Multifactor authentication, or MFA, helps keep your accounts safer by adding login steps beyond entering a username and password. While remembering an extra PIN or finagling your fingerprint login can be annoying when you’re in a rush, including extra security layers can prevent 99.9% of fraudulent sign-in attempts, according to a 2019 Microsoft report.
So if you’re using MFA and someone finds your bank account password, it won’t be enough information to get to your money. That’s bad news for cybercriminals who try to break into your email, financial and shopping accounts—and good news for you. Here’s how MFA works.
What is multifactor authentication? Why is it important?
Multifactor authentication is a security measure that asks for two or more credentials before you log in to an account, with the goal of stopping intruders from accessing that account. Those credentials fall into one of three categories that are described as:
- Something you know, such as a password or the answer to a security question.
- Something you have, such as a passcode you fetch from your phone or email account.
- Something you are, which is a biometric verification, such as a fingerprint or facial and voice recognition.
Some MFA programs may also check two more factors: when you normally access the account and your current location. If you log in to your account from a different country, for example, you may need to provide a security passcode to prove you’re the authorized user.
The need for online security is only growing. Hackers gained access to more than 446 million consumer records through data breaches in 2018 alone, according to the Identity Theft Resource Center. Criminals used this info to steal money, commit identity theft, and take control of email and social media accounts. Multifactor authentication makes it harder to get to your sensitive information.
How does multifactor authentication work?
MFA is crafted to make it near impossible for intruders to access your accounts. If the criminal breaks through one factor—for example, they find the answers to your security questions—then they have at least one more factor to breach before successfully breaking in to the account.
“Cyberattackers are looking for the easiest way in, typically with a weak or stolen password,” said Brad Shewmake, director of corporate communications at Centrify, which provides identity and access management security software solutions. “Most of the time it’s through phishing or people who use ‘12345’ as their password. If they come up against a multifactor authentication challenge, they’ll move on.”
Some scenarios in which you may use multifactor authentication:
- Insert a debit card at a store’s point-of-sale device, then enter a PIN.
- Log in to a website that sends a one-time passcode to your phone or email.
- Tap your phone screen, then scan your fingerprint or pose for facial recognition.
- Call your bank and provide the last four digits of your card number and pass a voice recognition scan.
What is the difference between two-factor and multifactor authentication?
Two-factor authentication, or 2FA, is a subset of multifactor authentication that confirms your identity by using a combination of two different factors. With multifactor authentication, each additional factor increases your overall cybersecurity.
“The more factors you use to log in, the more secure you’re going to be,” said Andy Smith, vice president of product marketing at Centrify.
How can I protect myself online?
Be alert while shopping and managing your finances online. While you can’t prevent data breaches, you can control certain information in your accounts and your security settings. Making sure you or your business is protected online can require a bit of strategic planning, take steps to implement policies and procedures to protect yourself.
Know the signs of phishing, which is any attempt by email, phone or text that tries to get you to divulge personal financial details. In a recent report, the Federal Bureau of Investigation warned that cyberattackers may crack through multifactor authentication by using common phishing techniques.
It helps to know the red flags. “Make sure you’re educated about what to look for,” Smith said. “For example, your bank will never email you and ask for your password.” You can use an email search service as a potential way to check suspicious communications, as well as using a secure email provider.
Enable multifactor authentication. If someone tricks you into giving up information, such as your password, multifactor authentication is supposed to make it harder for a criminal to access the account. Wherever it’s offered, use multifactor authentication for your mobile payment, insurance, health care, financial and retail shopping accounts. You can also use an identity monitoring tool to alert you to breaches involving your personal information.

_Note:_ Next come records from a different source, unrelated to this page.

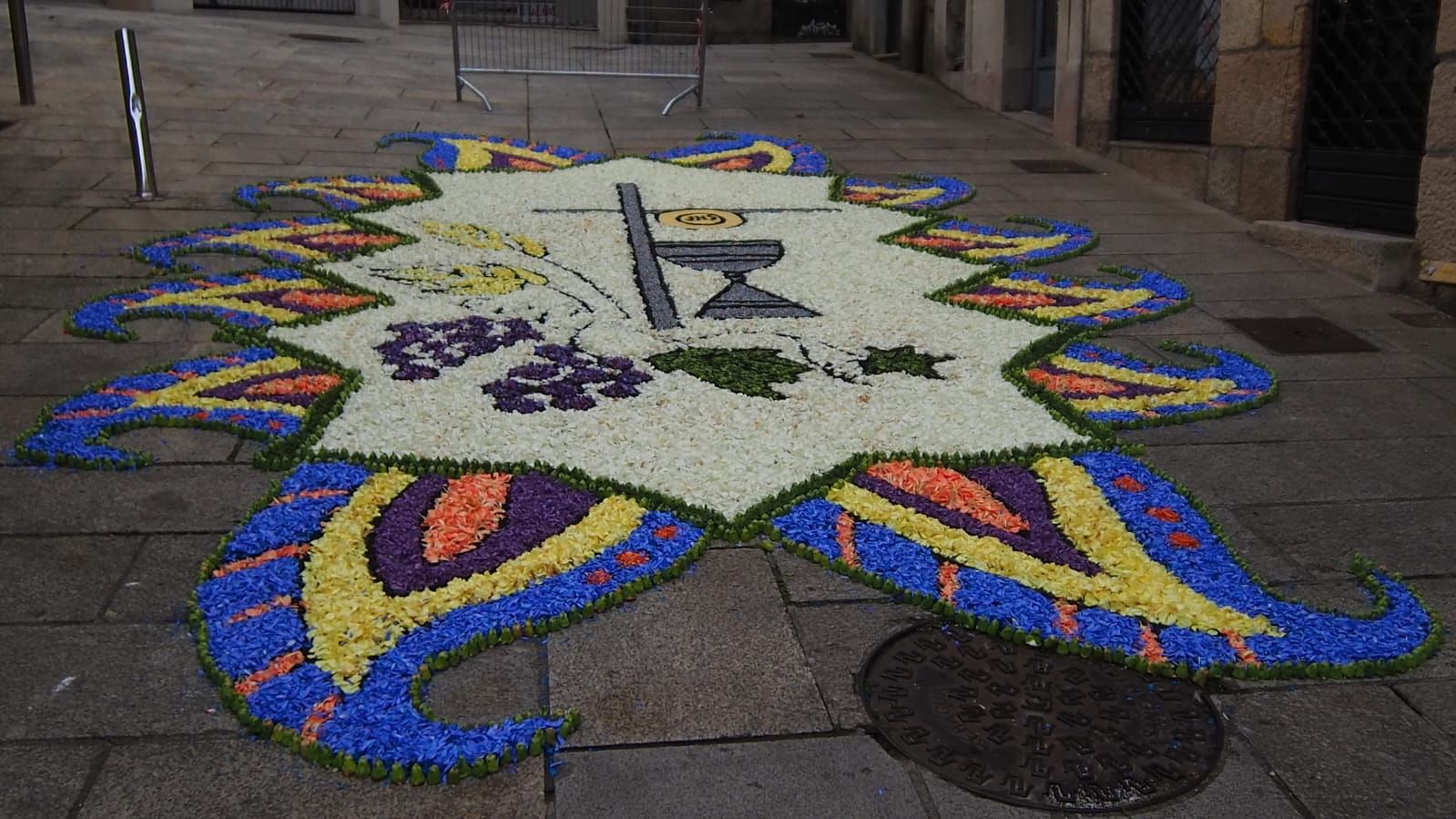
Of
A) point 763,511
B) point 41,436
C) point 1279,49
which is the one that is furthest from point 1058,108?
point 41,436

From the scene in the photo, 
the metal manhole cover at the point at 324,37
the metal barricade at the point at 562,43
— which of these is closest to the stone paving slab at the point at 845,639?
the metal barricade at the point at 562,43

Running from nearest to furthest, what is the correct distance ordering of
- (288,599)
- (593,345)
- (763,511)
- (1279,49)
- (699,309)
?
(288,599), (763,511), (593,345), (699,309), (1279,49)

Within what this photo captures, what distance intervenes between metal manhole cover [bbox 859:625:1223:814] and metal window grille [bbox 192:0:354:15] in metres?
20.6

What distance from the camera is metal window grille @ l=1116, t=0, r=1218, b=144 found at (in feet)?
30.9

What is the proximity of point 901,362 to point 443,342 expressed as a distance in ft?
6.72

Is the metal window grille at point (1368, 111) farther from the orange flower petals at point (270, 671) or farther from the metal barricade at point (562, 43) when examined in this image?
the metal barricade at point (562, 43)

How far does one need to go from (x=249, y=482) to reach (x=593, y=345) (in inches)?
73.9

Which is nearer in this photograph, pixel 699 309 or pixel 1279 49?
pixel 699 309

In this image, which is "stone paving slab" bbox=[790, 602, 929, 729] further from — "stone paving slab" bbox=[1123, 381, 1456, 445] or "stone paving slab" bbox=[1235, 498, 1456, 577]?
"stone paving slab" bbox=[1123, 381, 1456, 445]

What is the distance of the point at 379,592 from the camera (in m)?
3.29

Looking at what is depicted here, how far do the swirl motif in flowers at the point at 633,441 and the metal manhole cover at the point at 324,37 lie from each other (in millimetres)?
10404

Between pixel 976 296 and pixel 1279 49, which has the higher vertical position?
pixel 1279 49

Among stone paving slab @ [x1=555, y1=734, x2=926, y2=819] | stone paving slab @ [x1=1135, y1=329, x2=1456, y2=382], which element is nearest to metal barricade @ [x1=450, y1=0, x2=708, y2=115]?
stone paving slab @ [x1=1135, y1=329, x2=1456, y2=382]

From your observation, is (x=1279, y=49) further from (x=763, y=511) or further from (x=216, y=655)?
(x=216, y=655)
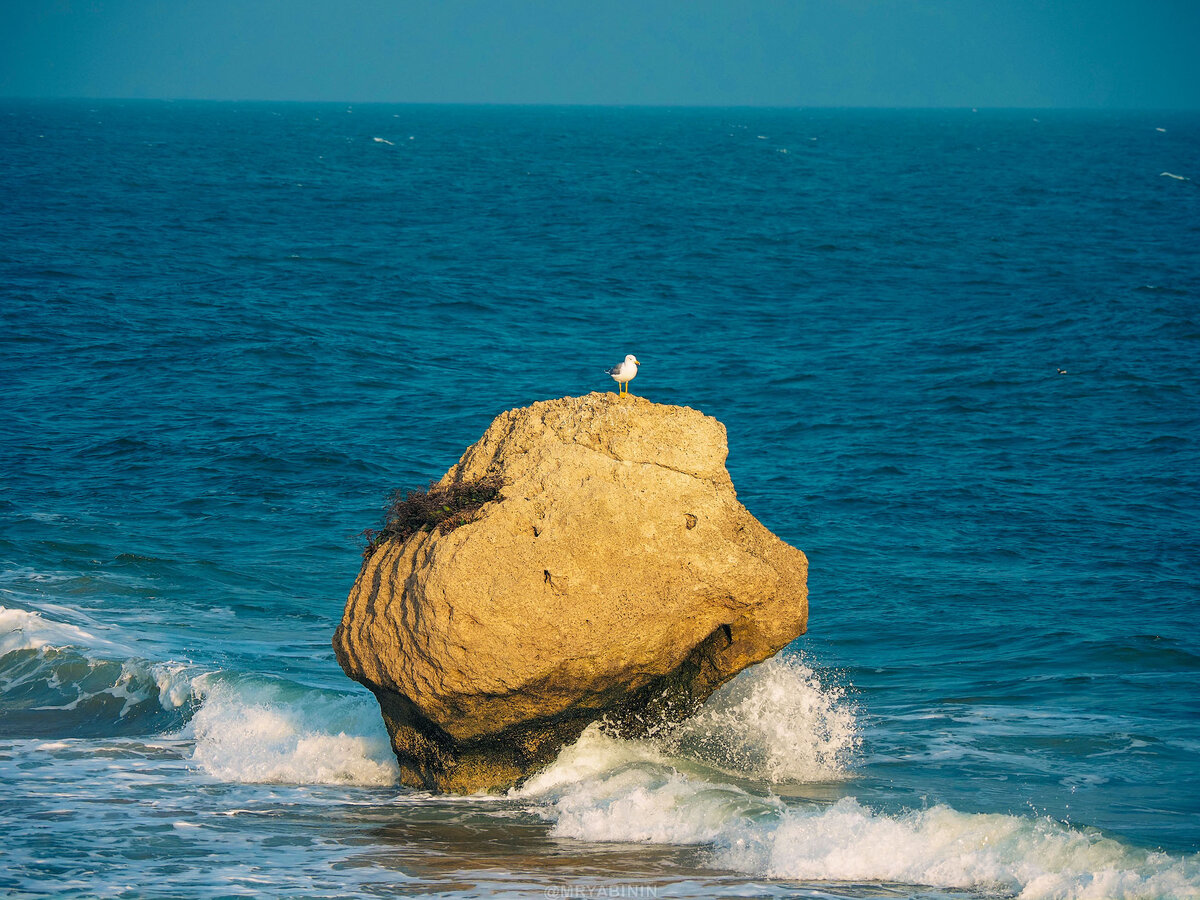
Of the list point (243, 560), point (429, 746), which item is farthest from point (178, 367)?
point (429, 746)

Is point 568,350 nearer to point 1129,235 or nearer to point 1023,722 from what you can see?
point 1023,722

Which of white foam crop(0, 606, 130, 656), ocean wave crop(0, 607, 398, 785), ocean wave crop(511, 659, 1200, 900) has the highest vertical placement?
ocean wave crop(511, 659, 1200, 900)

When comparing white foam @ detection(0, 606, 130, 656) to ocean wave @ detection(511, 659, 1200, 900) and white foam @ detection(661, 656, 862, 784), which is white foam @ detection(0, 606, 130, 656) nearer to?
ocean wave @ detection(511, 659, 1200, 900)

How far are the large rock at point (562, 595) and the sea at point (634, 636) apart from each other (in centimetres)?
87

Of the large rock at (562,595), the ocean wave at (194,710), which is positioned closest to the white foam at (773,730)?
the large rock at (562,595)

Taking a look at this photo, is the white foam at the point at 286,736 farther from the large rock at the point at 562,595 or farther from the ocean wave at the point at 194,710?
the large rock at the point at 562,595

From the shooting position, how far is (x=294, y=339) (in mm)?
33375

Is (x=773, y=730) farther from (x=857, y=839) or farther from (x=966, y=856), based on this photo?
(x=966, y=856)

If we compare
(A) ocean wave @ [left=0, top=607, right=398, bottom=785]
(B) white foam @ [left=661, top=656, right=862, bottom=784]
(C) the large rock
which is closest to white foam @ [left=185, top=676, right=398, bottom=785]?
(A) ocean wave @ [left=0, top=607, right=398, bottom=785]

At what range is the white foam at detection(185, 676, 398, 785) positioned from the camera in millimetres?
12586

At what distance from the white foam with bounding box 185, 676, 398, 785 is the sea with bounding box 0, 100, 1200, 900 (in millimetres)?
50

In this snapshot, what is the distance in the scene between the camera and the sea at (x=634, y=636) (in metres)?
10.6

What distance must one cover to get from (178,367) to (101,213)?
93.7 feet

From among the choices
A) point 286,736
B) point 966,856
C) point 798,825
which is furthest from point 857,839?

Use a different password for each account. This makes it harder for criminals to access more than one of your accounts. Consider using a password manager to help you generate strong passwords and keep track of them. “And if you read about a company or a service that you use that’s been breached, you better go change that password immediately,” Shewmake said.
While some companies require account holders to use MFA, others may provide it as an option. To use this security feature, make a list of all your accounts that contain sensitive information. Log in and check the security and privacy settings, which is where you can typically switch on MFA options.
According to the FBI, while multifactor authentication isn’t perfect, it can greatly reduce the risk of attackers breaking in to your account.